▶ Texte fourni
_ _ _ _ _ _ _

08 - A L'ECOLE DE LA BEAUTE

 

A L'ECOLE DE LA BEAUTE

 

« Je suis noire, mis je suis belle, filles de Jérusalem,

comme les tentes de Kédar, comme les pavillons de Salomon.

Ne prenez pas garde à mon teint noir: c'est le soleil qui m'a brûlée.

Les fils de ma mère se sont irrités contre moi,

ils m'ont faite gardienne des vignes. Ma vigne, à moi, je ne l'ai pas gardée.»

(Cantique des cantiques 1.4)

 

          Le roi Salomon a été saisi par l'admirable beauté d'une jeune campagnarde, la Sulamithe. Il l'a faite emmener dans son palais. Il cherche à gagner son amour par toutes sortes de fastes et de promesses: toilettes brillantes, élévation à la dignité de reine. Mais la jeune fille a déjà donné son cœur à un autre. Elle aime un berger de sa contrée, et elle y reste fidèle.

 

          Maintenant, la Sulamithe paraît vraiment dans ce Cantique, et elle parle. Nous commençons à faire sa connaissance.

 

Pour bien comprendre le texte

 

          « Je suis noire ». Il ne s'agit pas du teint noir des Africains, mais de la couleur de la peau brûlée par le soleil. Sulamith prononce ces paroles en comparant son teint hâlé, bronzé, à celui des jeunes citadines, les « filles de Jérusalem », dont elle est entourée.

 

          « Les tentes de Kédar ». Lisons Psaume 120.5: « Malheureux que je suis de séjourner à Meschec, d'habiter parmi les tentes de Kédar ! »; et Esaïe 21.16: « Encore une année, comme les années d'un mercenaire, et c'en est fait de toute la gloire de Kédar ».

_ _ _ _ _ _ _

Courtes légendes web
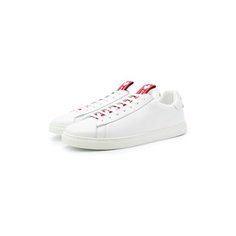Кожаные кеды Dsquared2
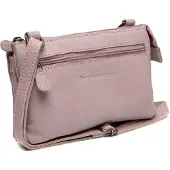 The Chesterfield Brand Leder Umhängetasche Osaka Crossbody Bag Lavender Lilac flieder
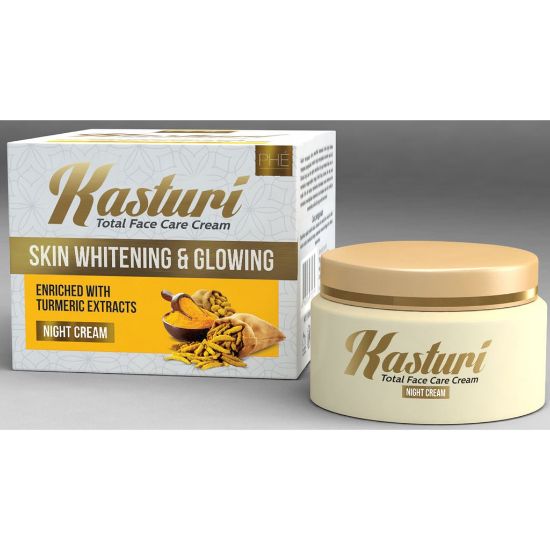 Picture of  Kasturi Turmeric Night Cream 18g 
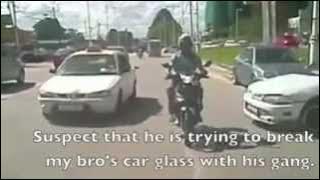 Awas dengan taktik2 peragut...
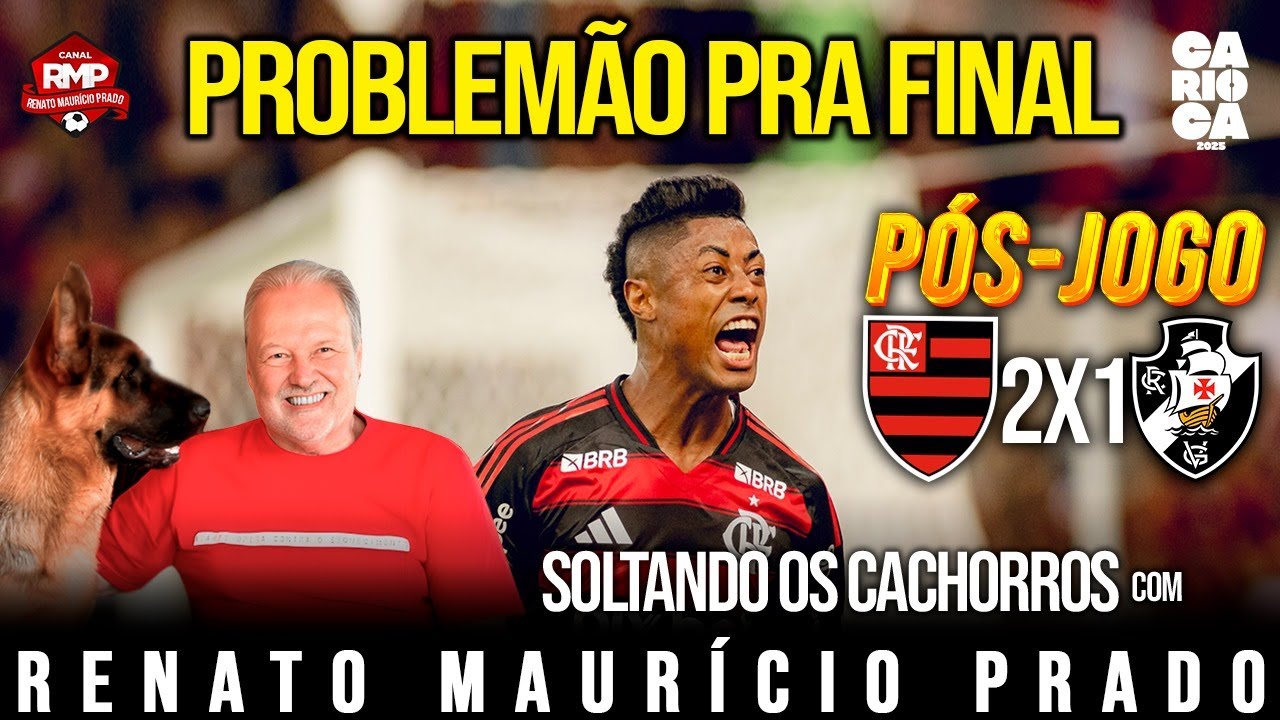 FLAMENGO DERROTA VASCO DE NOVO E CHEGA À SÉTIMA FINAL SEGUIDA NO CARIOCA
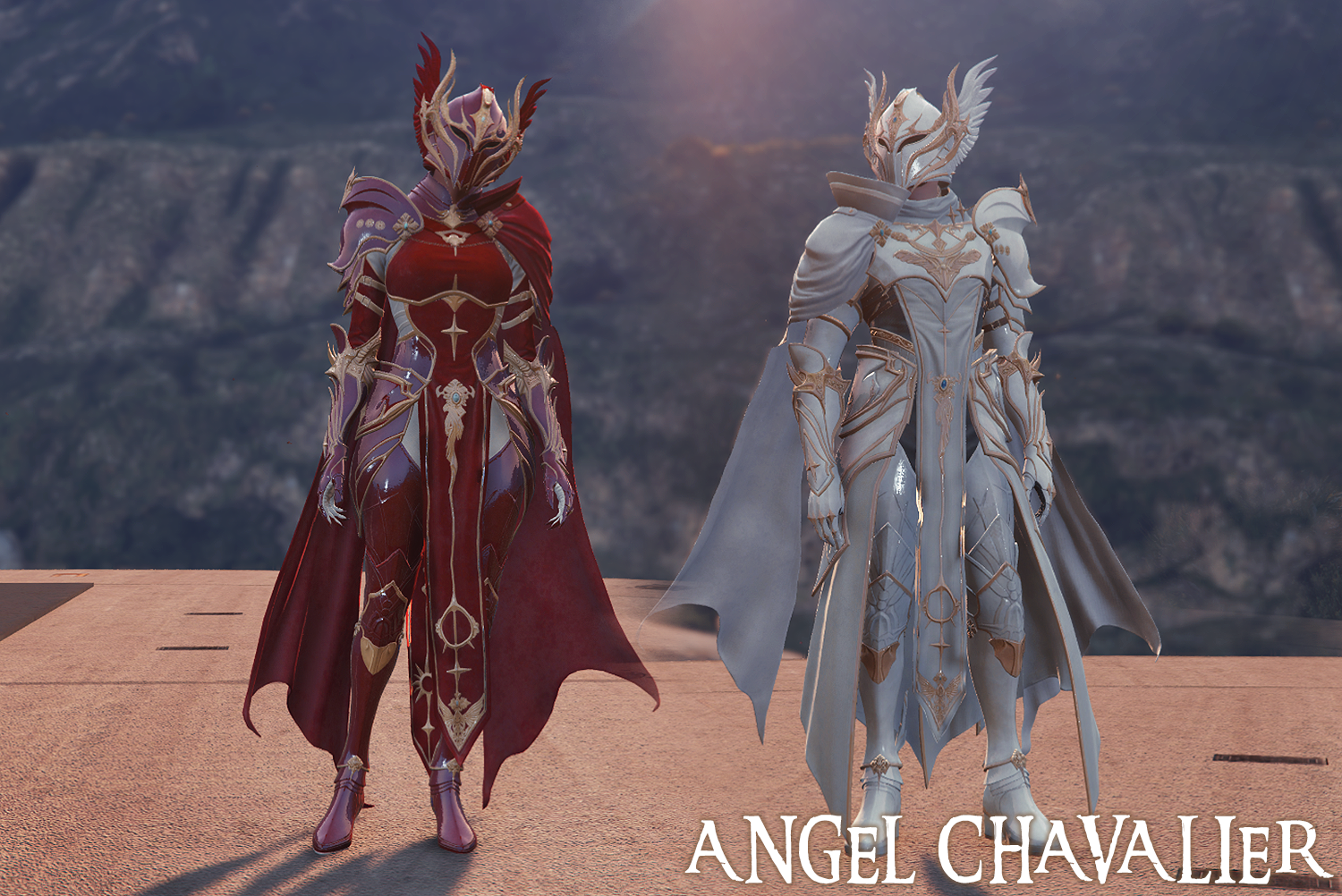 Angel Chavalier with Physics - 11 Color Variations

_ _ _ _ _ _ _

▶ Tâches à réaliser
**a)** D'après le texte sur la Sulamithe, à qui celle-ci compare-t-elle son teint hâlé ?
**b)** Indiquez si chacun des énoncés suivants concorde avec le texte sur la Sulamithe, en citant les mots décisifs : (i) la Sulamithe aime un berger de sa contrée ; (ii) l'expression « Je suis noire » désigne le teint des Africains ; (iii) Salomon fait miroiter à la jeune fille une élévation à la dignité de reine.
**c)** Rédigez la suite du texte sur la Sulamithe, en reprenant après sa dernière phrase.

▶ Réponses par point
**a)** Aux jeunes citadines, les « filles de Jérusalem », dont elle est entourée.

**b)**
(i) Oui : « Elle aime un berger de sa contrée, et elle y reste fidèle. »
(ii) Non : « Il ne s'agit pas du teint noir des Africains, mais de la couleur de la peau brûlée par le soleil. »
(iii) Oui : « élévation à la dignité de reine ».

**c)**
          Kédar était une tribu arabe, nomade, issue d'Ismaël, et qui habitait non loin du golfe oriental de la mer Rouge. Cette tribu désigne, dans les textes nommés ci-dessus, les Arabes septentrionaux en général. Or, les tentes de ces Arabes nomades étaient, en général, noircies par le soleil, et laides; ou bien, elles étaient faites de poils de chèvre de teinte noirâtre.

 

          « Les pavillons de Salomon », ou « tentures ». Ils fermaient les passages d'un appartement à l'autre, dans le palais royal. Ils ne pouvaient être admirés, bien évidemment, que de l'intérieur.

 

Du point de vue d'Israël

 

          « Ne prenez point garde à mon teint noir: c'est le soleil qui m'a brûlée ». Le noir est la couleur de la nuit, de l'exil, de la souffrance d'un peuple brûlé par l'injure de l'Histoire, et par ce qui fut sa vie. Ce verset résume tout le parcours d'Israël.

 

          « Les fils de ma mère se sont irrités contre moi, ils m'ont faite gardienne des vignes. Ma vigne, à moi, je ne l'ai pas gardée ». C'est une allusion au changement qui s'est opéré dans le genre de vie d'Israël, surtout à l'époque de Salomon. Souvenons-nous qu'à la demande des chefs de tribus, le peuple est passé du genre de vie agricole et pastoral, à l'assujettissement d'un rude service civil et militaire. « C'est le soleil qui m'a brûlée ». Ils ont réclamé l'établissement de la royauté.

 

          « Gardienne des vignes ». Un langage poétique et symbolique évoquant la perte pour Israël de sa liberté primitive. De nombreux soldats devaient garder les territoires conquis sous la royauté de David, et qu'il avait légués à son fils Salomon. Ces territoires allaient de l'Euphrate à la mer Rouge, et du désert de Syrie à la Méditerranée. Quant au territoire initial, Israël ne l'a pas gardé, dans le sens où tout est passé sous le pouvoir de son roi.

 

Du point de vue de l'Église

 

          Le même danger menace le chrétien. Jésus l'appelle « la séduction des richesses »: « Celui qui a reçu la semence parmi les épines, c'est celui qui entend la parole, mais en qui les soucis du siècle et la séduction des richesses étouffent cette parole, et la rendent infructueuse » (Evangile de Matthieu 13.22).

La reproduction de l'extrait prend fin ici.